*本文抜粋*:

判断については、我々は、if - else if - else
文を学習したが、多くの
選択子の中から選ぶ場合、if
文の構文はいささか面倒である。
例えば、次のような if
文による選択を考えてみる。
例1 if ( input == 'h' ){ x--; }else if ( input == 'j' ){ y++; }else if ( input == 'k' ){ y--; }else if ( input == 'l' ){ x++; } |
このプログラムでは、文字型の変数 input
にキーボードから読みとった
文字の値が入っていて、それが 'h'
だったら変数 x
を一つ減らす、
'j'
だったら変数 y
を一つ増やすというような判断を行っている。
要するに、文字型変数 input
の値によって対応する処理を行っているだけ
なのだが、いちいち else if
を用いて、input==
という判断を
しなければならないので、面倒であるし、ソースコードも見づらい。そこで、
こうした処理を簡単に書くための構文が用意されている。この新しい構文は、
switch - case
文あるいは簡単に switch
文( case
文と言う
事もある)と言い、上の例ならば、
次のように書くことが出来る。
例2(例1に同じ) switch(input){ case 'h': x--; break; case 'j': y++; break; case 'k': y--; break; case 'l': x++; break; } |
すなわち、switch
に続く ()
の中に指定した変数の値について、
'h'
ならば( case 'h':
)、次に続く文を実行する。ここで、注意
するのは、break;
である。これは、switch
文を抜けるための指示で
ある。もし、break; がなければ、つぎの case
文の後の実行文に制御が移る。
いちいち、break;
とするのは面倒なようだが、実はこれは非常に
便利なことがあるために、わざわざこうなっている。何故そうなっているのか、
次の例を見てみよう。
例3 switch(input){ case 'h': x--; break; case 'H': x--; break; case 'j': y++; break; case 'J': y++; break; case 'k': y--; break; case 'K': y--; break; case 'l': x++; break; case 'L': x++; break; } |
この例では、入力文字が 'h'
の場合と、'H'
の場合とでは、同じ
処理を行っている。同じ処理を行うものはまとめて書いておけば便利であろう。

*課題*:
1. switch文の解説について、次の(a)〜(c)が本文と合っているかを判定せよ。各判定は「はい」か「いいえ」で示し、決め手となる本文の語句を一字も変えずに引用すること。
(a) else if を重ねる書き方では、ソースコードが見やすくなる。
(b) break; がなければ、次の case 文の後の実行文に制御が移る。
(c) 同じ処理を行うものはまとめて書いておけば便利だと述べている。
2. switch文の解説に基づいて、次の問いに答えよ。
(a) 例1で、input が 'h' のとき変数 x はどうなるか。
(b) 例1の変数 input には何が入っているか。
(c) switch に続く () の中には何を指定するか。
3. switch文の解説を、最後の文の後から続けて書け。
この後の資料は別の出典から採ったものである。

*保存データ*:
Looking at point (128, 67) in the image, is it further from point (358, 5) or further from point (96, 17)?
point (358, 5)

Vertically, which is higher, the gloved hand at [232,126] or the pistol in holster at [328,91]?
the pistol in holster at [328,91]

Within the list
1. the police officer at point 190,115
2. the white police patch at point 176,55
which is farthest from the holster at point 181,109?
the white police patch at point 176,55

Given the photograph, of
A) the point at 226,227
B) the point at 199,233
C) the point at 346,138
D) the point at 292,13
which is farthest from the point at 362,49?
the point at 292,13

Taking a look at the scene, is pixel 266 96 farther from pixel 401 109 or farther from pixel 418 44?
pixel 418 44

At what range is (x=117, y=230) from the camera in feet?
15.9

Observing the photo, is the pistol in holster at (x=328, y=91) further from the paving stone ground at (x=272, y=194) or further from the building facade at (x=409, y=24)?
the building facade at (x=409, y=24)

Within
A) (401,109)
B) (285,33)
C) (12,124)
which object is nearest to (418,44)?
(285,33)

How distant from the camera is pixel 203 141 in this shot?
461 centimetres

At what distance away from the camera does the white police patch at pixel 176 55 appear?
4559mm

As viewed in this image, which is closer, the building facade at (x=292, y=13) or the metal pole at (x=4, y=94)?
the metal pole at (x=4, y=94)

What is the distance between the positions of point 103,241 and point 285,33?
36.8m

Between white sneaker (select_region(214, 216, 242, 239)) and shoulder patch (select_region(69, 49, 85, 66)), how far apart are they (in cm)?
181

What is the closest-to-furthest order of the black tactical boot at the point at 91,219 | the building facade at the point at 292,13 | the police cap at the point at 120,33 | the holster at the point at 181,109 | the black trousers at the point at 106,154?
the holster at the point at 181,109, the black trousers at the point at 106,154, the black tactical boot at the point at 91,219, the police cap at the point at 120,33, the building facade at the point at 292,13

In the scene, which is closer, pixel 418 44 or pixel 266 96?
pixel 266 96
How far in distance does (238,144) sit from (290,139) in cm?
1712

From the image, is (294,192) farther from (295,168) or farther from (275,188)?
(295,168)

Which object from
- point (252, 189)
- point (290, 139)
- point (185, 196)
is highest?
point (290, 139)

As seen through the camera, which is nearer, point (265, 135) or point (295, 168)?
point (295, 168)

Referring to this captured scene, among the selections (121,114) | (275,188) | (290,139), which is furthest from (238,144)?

*問題の解答*:
1.
(a) いいえ。「面倒であるし、ソースコードも見づらい」
(b) はい。「もし、break; がなければ、つぎの case」
(c) はい。「同じ処理を行うものはまとめて書いておけば便利であろう」

2.
(a) 一つ減らされる。
(b) キーボードから読みとった文字の値。
(c) 変数。

3.
ここで、先の break;
の説明を思い出して欲しい。break;
がなければ、
次の case
文の後の実行文に移るのであるから、上の例は、次のように簡潔に
書くことが出来る。
例4(例3に同じ) switch(input){ case 'h': case 'H': x--; break; case 'j': case 'J': y++; break; case 'k': case 'K': y--; break; case 'l': case 'L': x++; break; } |
勿論、2行を一つの行にまとめて、次のように書いても良い。
例5(例4に同じ) switch(input){ case 'h': case 'H': x--; break; case 'j': case 'J': y++; break; case 'k': case 'K': y--; break; case 'l': case 'L': x++; break; } |
もしこれを if
文を用いて書いたならば、
例6(例5と同じ) if ( input == 'h' || input == 'H' ){ x--; }else if ( input == 'j' || input == 'J' ){ y++; }else if ( input == 'k' || input == 'K' ){ y--; }else if ( input == 'l' || input == 'L' ){ x++; } |
のように、かなり見づらく長いプログラムになる。
さて、switch
文の威力が分かったところで、switch
文の書式を
まとめよう。
switch - case 文の書式 switch ( 整数値をとる式 ){ case 定数値 : 実行文; case 定数値 : 実行文; ... [default:] 実行文; } |
switch
文は便利だが、整数値を持つ式にしか使えない点に注意しよう。
C 言語では、文字も整数値(実際には char で、少し整数型よりも小さい範囲の
値を持つのだが、実質的には今の場合問題はない)を持つので、
整数型と文字型にしか使えず、それが、
ある定数に一致するような場合にしか使用できない。また、case
の後の
値は、定数でなければならないので、変数を使用することは出来ない(そのような
場合は、if
文を使うしかない)。また、if( x>0 )
のような
比較を判断する場合にも使えない訳である。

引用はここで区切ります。